Will you repeat the lines below word for word, leaving out the pictures?

[Spatial question entries]
+--
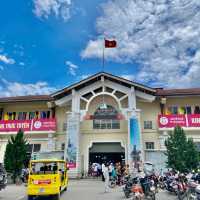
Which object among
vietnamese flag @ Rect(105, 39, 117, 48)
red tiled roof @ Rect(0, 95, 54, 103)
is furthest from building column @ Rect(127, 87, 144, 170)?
red tiled roof @ Rect(0, 95, 54, 103)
+--
- RESULT OF THE TASK -
Which object among
vietnamese flag @ Rect(105, 39, 117, 48)
red tiled roof @ Rect(0, 95, 54, 103)
is furthest from building column @ Rect(127, 87, 144, 170)?
red tiled roof @ Rect(0, 95, 54, 103)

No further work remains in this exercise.